指先で感じる「経営の喜び」は、強制的な「広告の沈黙」によって奪い去られる。
ユーザーが直面する現実

データだけでは見えてこない、プレイヤーたちが直面している「理不尽な現場」についても触れなければなりません。本作には、単なる広告の多さだけでなく、進行不能に陥るバグや、システム上の不備といった、経営を根底から揺るがす問題が散見されます。
バグという名の真の怪物
特に報告が多いのが、特定のキャラクターが登場した際に画面が固まる、あるいは進行に必要な情報を引き出せなくなるという現象です。
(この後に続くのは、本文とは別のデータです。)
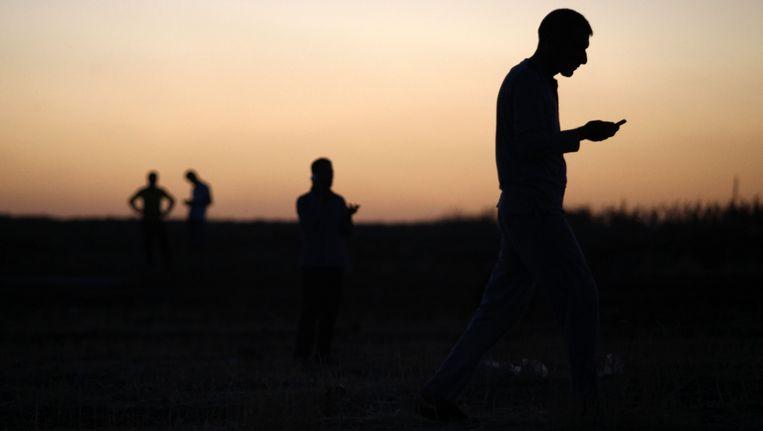Uit Irak gevluchte Yezidi's zoeken in het Turkse Sirnak naar een goed signaal voor hun smartphone. Beeld getty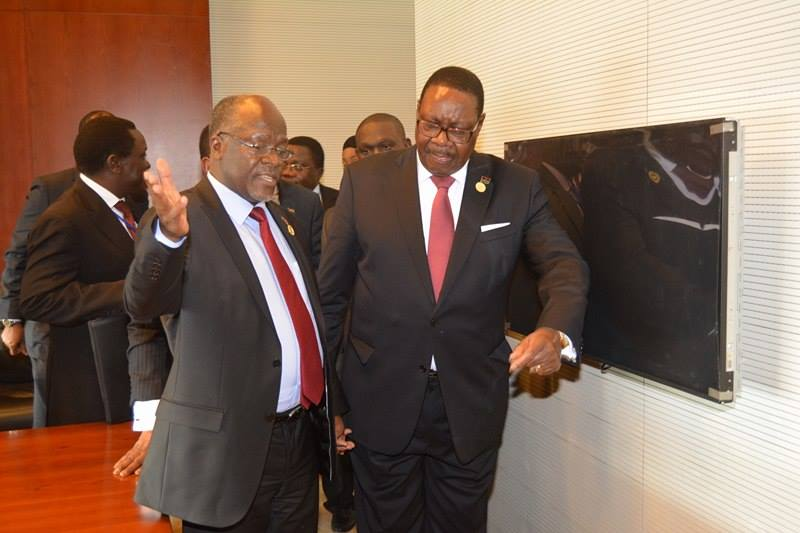 Malawi and Tanzania Presidents sharing notes at AU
例えば「グレコ」というキャラクターや「青メッシュの男」。彼らを問い詰めるために銃を突き出し、服従させたはずなのに、その後の会話が進まない……。これは推理ゲームにおいて最もやってはいけない「ルール崩壊」です。
プレイヤーは一生懸命、画面をタップし、スワイプし、あらゆる可能性を模索します。しかし、プログラム側の不備で「正解」に辿り着けない。この時の虚無感たるや、長年連れ添った愛犬に突然他人のような顔で吠えられた時のような絶望に近いものがあります。まん花も、物件の家賃収入だけで仮想の街を一つ買い占めるほどの時間を捧げましたが、バグで画面がフリーズするたびに、私の心も氷河期を迎えていました。
終わらない物件10の悪夢
また、ゲームをやり込んだ先にある「虚無」も無視できません。多くの高評価ユーザーが指摘している通り、ある程度の段階(10個目のマンション付近)まで進むと、アップデート待ちとなり、やることがなくなってしまいます。さらに、そこに至るまでの過程で身分証の表記がバグったり、チェック項目が勝手に埋まったりといった現象が発生し、「自分が正しく判断しているのか、システムがバグっているのか」の判別がつかなくなるのです。
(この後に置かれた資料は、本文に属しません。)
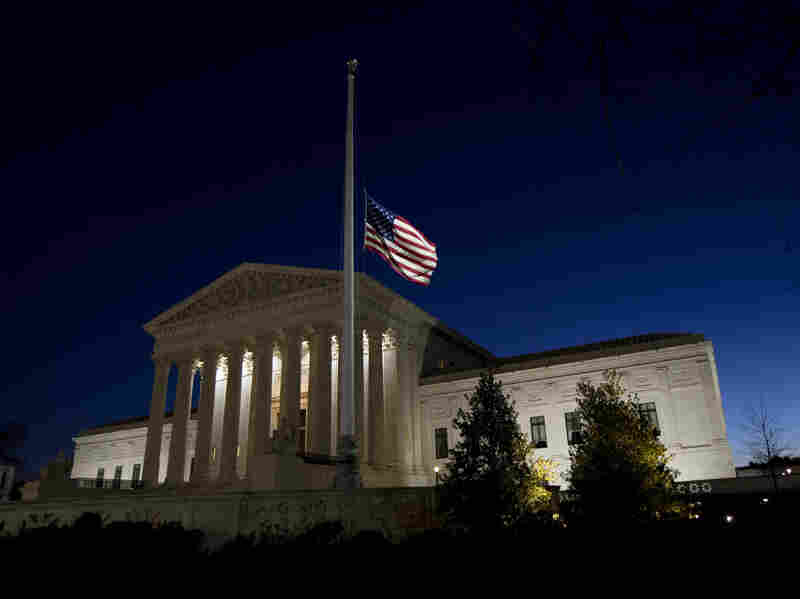 An American flag flies at half-staff in front of the U.S. Supreme Court building in honor of Supreme Court Justice Antonin Scalia.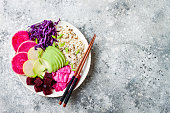 Vegan poke bowl with avocado, beet, pickled cabbage, radishes. Top view, overhead, flat lay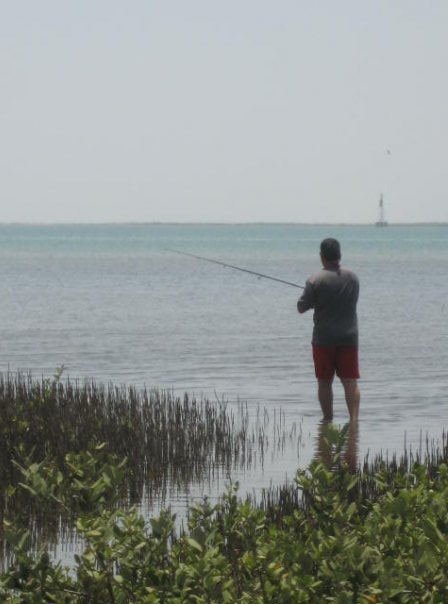 My dad, fishing at the island during the summer.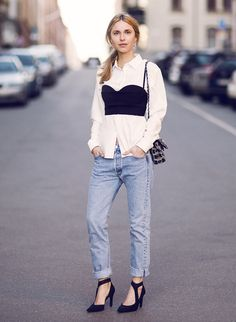 White button up shirt with black bustier layered over the top and killer black heels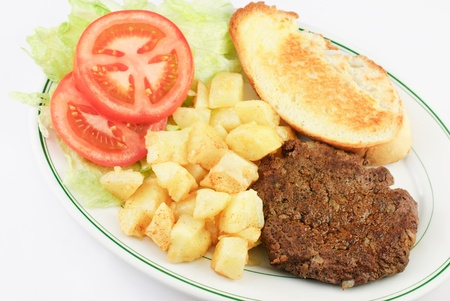 A delicious juicy hamburger steak with seasoned diced potatoes, sliced tomatoes and toasted bread on a platter, top view, white background photo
なぞなぞお爺さんが、出てくるけど、断ってもやらされて間違えるとレビューと罰金があるのが不満
この「なぞなぞお爺さん」のエピソードなどは、プレイヤーの主体性を奪う最たる例でしょう。大家としての権限を行使しているはずが、いつの間にか理不尽なシステムに振り回されている。この「支配しているようで支配されている」感覚が、低評価の根底にある「納得感の欠如」を招いているのです。
どれほど鋭い洞察力を磨こうとも、プログラムの壁と広告の山は超えられない。
それでも支持される理由

ここまで辛辣な意見を並べてきましたが、忘れてはならない事実があります。それは、本作の平均スコアが「4.2」という、スマホゲームとしてはかなりの高水準であることです。なぜ、これほどの不満がありながら、人々はこのゲームを指でなぞり続けるのでしょうか。
粗削りながら光る「見極め」の快感
それは、根本的なゲームデザインが「抜群に面白い」からです。名作『Papers, Please』を彷彿とさせる、書類と事実の矛盾を暴く快感。これをスマートフォンというデバイスに最適化し、短時間で楽しめるようにした点は高く評価されるべきです。
相手の言葉を信じるか、それとも銃で脅して本音を引き出すか。その二者択一のスリルは、他の経営シミュレーションでは味わえません。まん花も、あまりにも没頭しすぎて、現実の宅急便の配達員さんにまで「ちょっと身分証を確認させてください」と言いそうになったほど、このゲームの世界観には中毒性があります。
個性豊かな住人たちとの邂逅
そして、登場するキャラクターたちの絶妙な「怪しさ」と「愛嬌」も見逃せません。単なる善人と悪人の二択ではなく、それぞれの事情や背景を感じさせるセリフ回し。一度見た選択肢の吹き出しの色が変わる、といった細かい配慮を求める声が出るほど、プレイヤーはキャラクターとの対話を楽しんでいます。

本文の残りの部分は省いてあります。